The real problem is that Glee forgot what made it special. Every week we’re treated to a new “issue of the moment” plot. Sexual abuse, school shootings, bulimia, suicide, texting while driving. You name it, and Glee’s had a Very Special Episode about it. Almost invariably, these episodes don’t just fail, they fail spectacularly and offensively.

Along the way, the writers heard a couple of critics claim that Glee speaks for the outcasts, and they’ve proceeded under the delusion that Glee is the voice of a generation. These After School Specials masquerading as social consciousness are the product of a show that is just self-aware enough to understand that it’s got a platform to raise awareness, but not self-aware enough to realize that treating these issues with trite sentiment and a heavy ladle of emotional manipulation is not a public service. It’s an insult.

Glee was at its best in the first season, before the producers realized that they could capitalize on a self-congratulating “Born This Way”-style campaign. Forget Breaking Bad or Mad Men; back in ’09, Glee was the bleakest show on television. First and foremost, the show was about failure. Glee built the framework of a small town and filled it with sad, desperate people who were slowly realizing that they might never get out. Everyone had big, bright dreams: Will Schuester had dreams, Rachel had dreams, Finn had dreams. Even poor no-thumbs Henri had dreams. Glee paid lip service to the “follow your heart”-type sentiment, but it was more interested in the wreckage of dreams and what happens to people when they inevitably realize that dreams don’t all come true.

McKinley High was filled with people who didn’t like themselves or where they were going in life. Will Schuester is the most obvious example, as the man who taught a high school choir because he was still stuck on that old glory he knew he’d never get back. The cast of characters latched onto glee club as a coping method. Putting on a show was the only escape they had from reality, and even that only lasted as long as the applause. The New Directions gave their best performances when some of that desperation bled through. “Somebody to Love” and “Don’t Stop Believing” were stunning numbers because when the lights went down, the same sad people were left standing on stage with nowhere else to go.

The strongest imagery in the series follows this thematic vein. Scenes like the one in “Dream On,” with Artie lying face-down on the choir room floor after Tina tries to tap dance with him. Or the one in “Mattress” when Rachel turns up alone to the glee yearbook photo and tacks on her best paparazzi smile. These are the scenes that stick; the ones that make you care for those characters, no matter how awful they are to each other by the next scene.

Glee lost its way.
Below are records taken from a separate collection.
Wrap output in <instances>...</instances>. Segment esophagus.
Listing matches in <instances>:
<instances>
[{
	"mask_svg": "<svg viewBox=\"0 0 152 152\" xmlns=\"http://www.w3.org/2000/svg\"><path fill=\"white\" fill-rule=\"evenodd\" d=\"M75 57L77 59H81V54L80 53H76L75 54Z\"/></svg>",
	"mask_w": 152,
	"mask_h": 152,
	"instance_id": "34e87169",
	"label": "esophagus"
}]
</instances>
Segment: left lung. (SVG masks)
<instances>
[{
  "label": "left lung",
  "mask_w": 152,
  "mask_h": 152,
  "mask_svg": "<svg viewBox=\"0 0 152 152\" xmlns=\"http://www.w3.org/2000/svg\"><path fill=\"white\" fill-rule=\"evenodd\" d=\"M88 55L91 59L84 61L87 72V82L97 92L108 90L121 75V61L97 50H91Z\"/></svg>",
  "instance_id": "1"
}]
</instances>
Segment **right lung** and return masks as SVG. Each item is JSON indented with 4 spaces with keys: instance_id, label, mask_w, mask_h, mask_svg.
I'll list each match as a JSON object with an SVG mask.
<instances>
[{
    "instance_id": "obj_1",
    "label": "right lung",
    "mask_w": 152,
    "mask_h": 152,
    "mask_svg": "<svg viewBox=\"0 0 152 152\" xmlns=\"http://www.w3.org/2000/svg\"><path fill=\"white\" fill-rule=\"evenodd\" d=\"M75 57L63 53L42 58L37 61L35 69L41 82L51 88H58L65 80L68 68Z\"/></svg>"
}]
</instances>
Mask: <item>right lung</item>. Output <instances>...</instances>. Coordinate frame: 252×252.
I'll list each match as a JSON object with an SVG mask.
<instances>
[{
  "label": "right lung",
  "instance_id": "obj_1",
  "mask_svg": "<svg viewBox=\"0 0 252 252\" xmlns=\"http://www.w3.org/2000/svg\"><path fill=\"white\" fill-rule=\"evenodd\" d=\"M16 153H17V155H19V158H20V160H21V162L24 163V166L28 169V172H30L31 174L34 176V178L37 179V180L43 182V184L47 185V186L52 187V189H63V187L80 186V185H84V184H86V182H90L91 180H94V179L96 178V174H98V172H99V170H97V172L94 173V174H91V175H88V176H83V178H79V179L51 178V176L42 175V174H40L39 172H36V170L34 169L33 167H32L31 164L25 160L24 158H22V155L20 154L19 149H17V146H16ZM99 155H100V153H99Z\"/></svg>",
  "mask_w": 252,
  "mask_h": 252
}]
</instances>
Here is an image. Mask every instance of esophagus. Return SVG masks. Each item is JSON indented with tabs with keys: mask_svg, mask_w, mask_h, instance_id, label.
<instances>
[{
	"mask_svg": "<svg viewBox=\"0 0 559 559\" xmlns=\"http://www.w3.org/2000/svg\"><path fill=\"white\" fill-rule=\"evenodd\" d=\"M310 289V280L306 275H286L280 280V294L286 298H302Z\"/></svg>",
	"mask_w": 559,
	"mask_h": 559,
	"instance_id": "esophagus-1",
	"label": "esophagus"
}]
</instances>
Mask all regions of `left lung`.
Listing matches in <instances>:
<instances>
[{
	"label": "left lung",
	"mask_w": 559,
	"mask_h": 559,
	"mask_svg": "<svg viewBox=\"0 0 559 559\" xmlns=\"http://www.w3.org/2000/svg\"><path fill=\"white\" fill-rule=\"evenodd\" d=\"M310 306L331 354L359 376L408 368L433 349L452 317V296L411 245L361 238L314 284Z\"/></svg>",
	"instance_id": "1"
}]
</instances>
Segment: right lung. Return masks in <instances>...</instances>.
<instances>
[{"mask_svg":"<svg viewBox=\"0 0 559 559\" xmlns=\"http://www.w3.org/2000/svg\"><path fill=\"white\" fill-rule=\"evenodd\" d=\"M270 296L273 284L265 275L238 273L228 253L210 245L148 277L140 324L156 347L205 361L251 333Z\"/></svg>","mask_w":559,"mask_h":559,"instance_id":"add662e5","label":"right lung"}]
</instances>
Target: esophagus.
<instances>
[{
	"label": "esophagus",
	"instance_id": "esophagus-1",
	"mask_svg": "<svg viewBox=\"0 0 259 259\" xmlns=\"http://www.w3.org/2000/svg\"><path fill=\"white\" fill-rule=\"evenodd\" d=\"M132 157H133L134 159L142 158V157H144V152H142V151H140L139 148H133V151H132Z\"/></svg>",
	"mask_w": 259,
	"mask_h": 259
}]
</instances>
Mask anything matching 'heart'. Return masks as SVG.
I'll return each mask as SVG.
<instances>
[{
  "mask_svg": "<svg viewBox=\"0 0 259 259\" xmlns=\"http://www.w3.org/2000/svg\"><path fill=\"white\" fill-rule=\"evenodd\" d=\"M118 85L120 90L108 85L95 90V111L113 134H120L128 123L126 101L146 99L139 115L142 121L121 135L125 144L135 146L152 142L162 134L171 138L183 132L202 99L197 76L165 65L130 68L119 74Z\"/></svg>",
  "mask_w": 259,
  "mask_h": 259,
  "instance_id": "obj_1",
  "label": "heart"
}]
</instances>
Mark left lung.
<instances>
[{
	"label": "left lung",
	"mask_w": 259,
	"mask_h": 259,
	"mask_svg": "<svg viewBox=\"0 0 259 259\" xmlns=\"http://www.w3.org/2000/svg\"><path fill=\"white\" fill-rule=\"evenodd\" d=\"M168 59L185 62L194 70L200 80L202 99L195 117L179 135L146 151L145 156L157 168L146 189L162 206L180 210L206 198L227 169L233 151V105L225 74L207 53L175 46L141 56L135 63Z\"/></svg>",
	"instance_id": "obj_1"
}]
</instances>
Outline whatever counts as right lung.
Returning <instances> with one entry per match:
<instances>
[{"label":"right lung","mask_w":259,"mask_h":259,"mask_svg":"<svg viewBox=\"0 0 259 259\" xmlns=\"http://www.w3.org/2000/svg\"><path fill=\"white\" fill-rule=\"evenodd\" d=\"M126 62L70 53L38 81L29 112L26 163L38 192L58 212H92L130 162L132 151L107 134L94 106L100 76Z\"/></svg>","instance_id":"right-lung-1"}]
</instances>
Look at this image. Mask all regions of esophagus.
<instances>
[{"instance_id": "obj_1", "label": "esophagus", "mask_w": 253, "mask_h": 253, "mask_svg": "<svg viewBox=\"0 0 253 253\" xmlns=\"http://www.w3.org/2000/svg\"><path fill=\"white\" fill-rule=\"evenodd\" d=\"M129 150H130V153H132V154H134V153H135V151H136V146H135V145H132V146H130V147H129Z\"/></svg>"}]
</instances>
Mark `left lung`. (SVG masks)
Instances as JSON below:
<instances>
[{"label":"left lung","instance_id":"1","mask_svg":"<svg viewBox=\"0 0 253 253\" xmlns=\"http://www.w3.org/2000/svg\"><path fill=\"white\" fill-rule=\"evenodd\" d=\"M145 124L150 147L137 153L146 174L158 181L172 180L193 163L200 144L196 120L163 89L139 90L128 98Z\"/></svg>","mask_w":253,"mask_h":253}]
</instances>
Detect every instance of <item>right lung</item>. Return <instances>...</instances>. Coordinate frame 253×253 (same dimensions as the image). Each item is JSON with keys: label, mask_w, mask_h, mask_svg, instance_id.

It’s mining for emotional resonance in the wrong territory. Instead of a roomful of kids learning to navigate a world where dreams die, we’re given a roomful of kids that exist only as mouthpieces for facile interpretations of whatever’s in the headlines this week. There are all kinds of easy outs for the kids whenever it’s convenient for the plot. Moments like the one where Carmen Tibideux magically revokes Rachel’s rejection from NYADA ring false because they’re dishonest and manipulative. Glee works best when it peels back the varnish of ambition and reveals the damaged people underneath.

I don’t think it’s too late for Glee. Producers and writers: you have all the tools in front of you. You have a history of successful writing. You have an incredibly talented cast. The characters have come this far. Why waste them on a journey that doesn’t mean something?